PROCON/TOCANTINS

Prazo para divulgação de mudança na quantidade de produtos embalados é alterado

14/10/21 08:19:37 | Atualizado em: 14/10/21 08:19:37

Com o objetivo de difundir informações que atingem de forma direta e indiretamente o consumidor, o Procon Tocantins vem esclarecer a Portaria n° 392/2021, do Ministério da Justiça e Segurança Pública, publicada no Diário Oficial da União no dia 30 de setembro de 2021. A medida dispõe sobre mudança no prazo para a divulgação de alterações na quantidade de produtos embalados.

 As mudanças de quantidade nos produtos como, por exemplo, biscoitos, refrigerantes, itens de higiene pessoal e limpeza deverão constar nas embalagens pelo prazo mínimo de seis meses e não mais três, como determinado anteriormente. O objetivo da mudança é minimizar o risco de o produto ser ofertado ao consumidor, simultaneamente, em duas versões, uma delas sem a devida declaração.

Além desse ajuste, a portaria apresenta requisitos de como a informação deverá ser transmitida ao consumidor: no painel principal, com letras legíveis e grandes, em negrito e a cor contrastante com o fundo do rótulo.

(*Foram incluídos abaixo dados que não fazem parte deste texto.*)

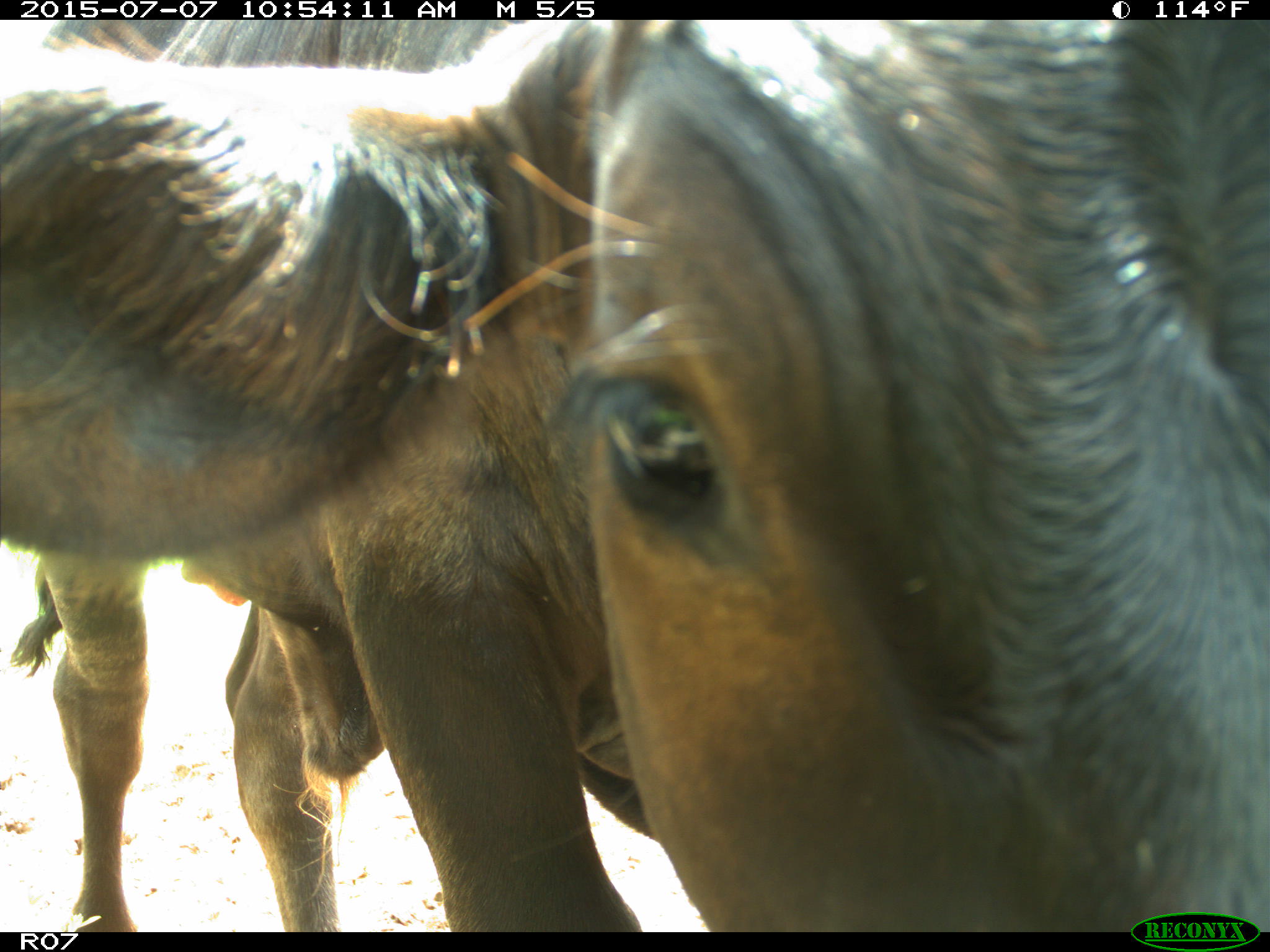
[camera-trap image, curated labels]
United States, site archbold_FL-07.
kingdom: Animalia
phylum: Chordata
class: Mammalia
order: Artiodactyla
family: Bovidae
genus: Bos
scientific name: Bos taurus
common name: domestic cow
Bos taurus (domestic cow).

Reafirmando que o órgão de defesa do consumidor tem o papel de atualizar o consumidor quanto às novidades que dizem respeito aos seus direitos, o gestor do Procon Tocantins, Walter Viana, revela que acompanha, constantemente, as decisões em todas as esferas constitucionais a fim de promover a segurança que o consumidor precisa.

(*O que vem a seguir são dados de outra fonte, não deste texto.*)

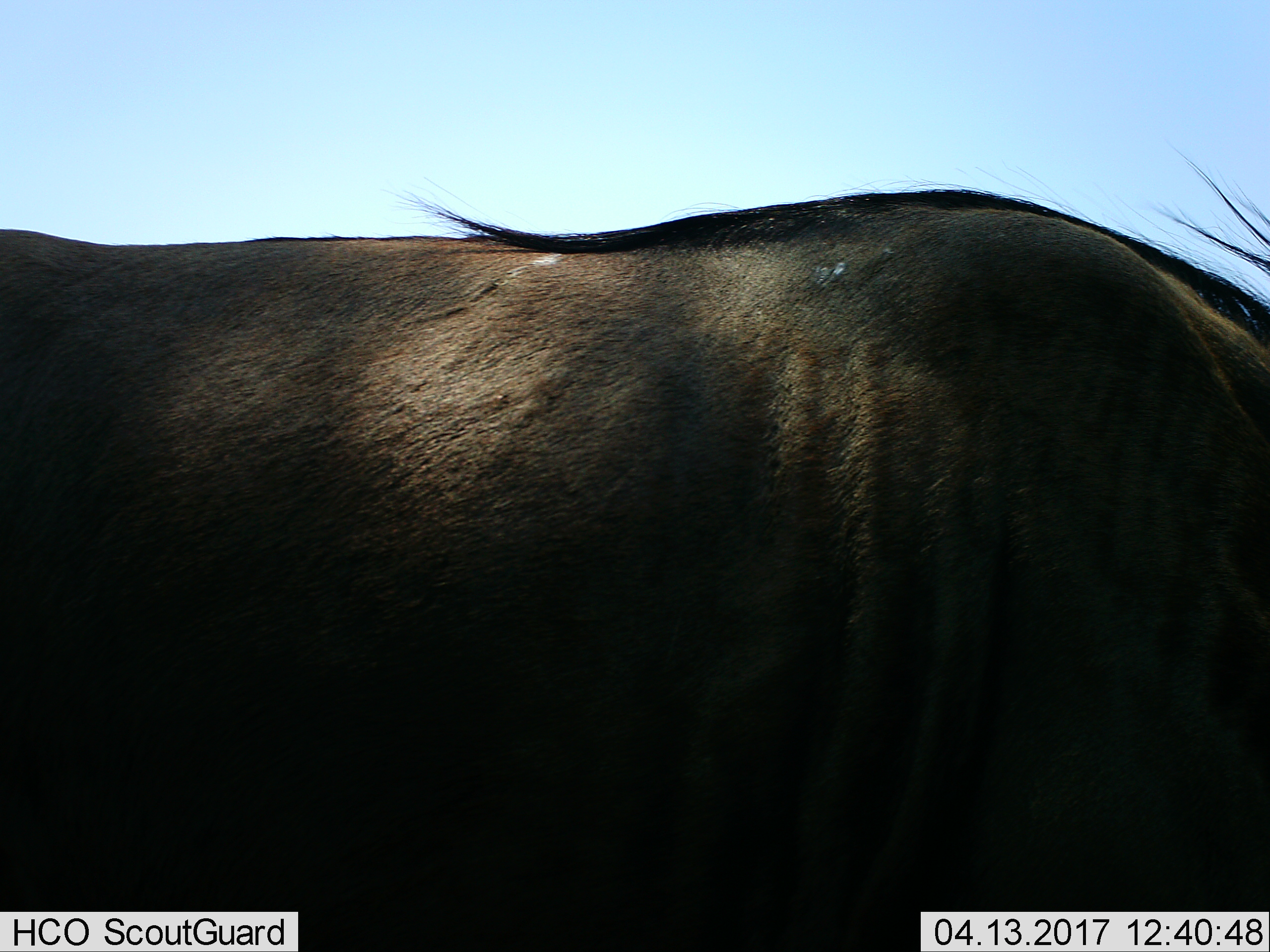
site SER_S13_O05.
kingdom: Animalia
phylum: Chordata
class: Mammalia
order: Artiodactyla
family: Bovidae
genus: Connochaetes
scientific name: Connochaetes taurinus taurinus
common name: blue wildebeest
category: wildebeestblue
Wildebeestblue (blue wildebeest) (Connochaetes taurinus taurinus), count 1. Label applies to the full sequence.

“Estamos sempre em busca de manter todos os tocantinenses cientes de seus direitos e também de seus deveres. Vale reforçar que o consumidor melhor informado de suas garantias legais possui o menor risco de ser lesado, ao contrário daquele que não se atualiza no que se refere, principalmente, ao consumo”, pontua Walter Viana.

Comércio eletrônico e prazos

A Portaria também deixa explícito que a informação sobre alteração da quantidade do produto precisa estar disponível para comercialização nos meios eletrônicos.

Os fornecedores terão 180 dias a contar da publicação desta portaria para se adequar às novas regras. Aqueles que não cumprirem as determinações estarão sujeitos às sanções como multas, apreensão dos produtos, proibição de fabricação, cassação de licença do estabelecimento ou de atividade, dentre outras.